◆ STATED GOAL ◆
Rewrite the records below, swapping "jester hat" for "party hat" each time it appears and leaving everything else as it is.

◆ WORKING DATA ◆
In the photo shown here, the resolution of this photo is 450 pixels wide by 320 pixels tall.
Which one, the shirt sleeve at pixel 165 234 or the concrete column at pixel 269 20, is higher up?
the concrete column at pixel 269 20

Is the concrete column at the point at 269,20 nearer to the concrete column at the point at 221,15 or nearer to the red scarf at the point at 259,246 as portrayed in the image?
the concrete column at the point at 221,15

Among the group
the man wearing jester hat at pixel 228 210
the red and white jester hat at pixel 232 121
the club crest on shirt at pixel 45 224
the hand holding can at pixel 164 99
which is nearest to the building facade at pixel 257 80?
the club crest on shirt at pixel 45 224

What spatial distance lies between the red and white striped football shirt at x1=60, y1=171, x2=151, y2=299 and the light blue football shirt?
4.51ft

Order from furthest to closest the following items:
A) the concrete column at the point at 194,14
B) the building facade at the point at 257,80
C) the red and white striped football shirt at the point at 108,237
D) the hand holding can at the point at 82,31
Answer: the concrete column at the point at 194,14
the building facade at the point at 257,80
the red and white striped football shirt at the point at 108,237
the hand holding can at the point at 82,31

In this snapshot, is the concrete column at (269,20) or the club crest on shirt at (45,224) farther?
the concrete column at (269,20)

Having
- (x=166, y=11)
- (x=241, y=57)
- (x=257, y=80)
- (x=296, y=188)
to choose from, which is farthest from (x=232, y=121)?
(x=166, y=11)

◆ OUTPUT ◆
In the photo shown here, the resolution of this photo is 450 pixels wide by 320 pixels tall.
Which one, the shirt sleeve at pixel 165 234 or the concrete column at pixel 269 20, is higher up?
the concrete column at pixel 269 20

Is the concrete column at the point at 269,20 nearer to the concrete column at the point at 221,15 or nearer to the red scarf at the point at 259,246 as portrayed in the image?
the concrete column at the point at 221,15

Among the group
the man wearing party hat at pixel 228 210
the red and white party hat at pixel 232 121
the club crest on shirt at pixel 45 224
the hand holding can at pixel 164 99
which is nearest to the building facade at pixel 257 80?
the club crest on shirt at pixel 45 224

What spatial distance lies between the red and white striped football shirt at x1=60, y1=171, x2=151, y2=299 and the light blue football shirt?
4.51ft

Order from furthest to closest the following items:
A) the concrete column at the point at 194,14
B) the building facade at the point at 257,80
C) the red and white striped football shirt at the point at 108,237
D) the hand holding can at the point at 82,31
Answer: the concrete column at the point at 194,14
the building facade at the point at 257,80
the red and white striped football shirt at the point at 108,237
the hand holding can at the point at 82,31

In this snapshot, is the concrete column at (269,20) or the club crest on shirt at (45,224) farther?
the concrete column at (269,20)

Having
- (x=166, y=11)
- (x=241, y=57)
- (x=257, y=80)
- (x=296, y=188)
to choose from, which is farthest from (x=232, y=121)?
(x=166, y=11)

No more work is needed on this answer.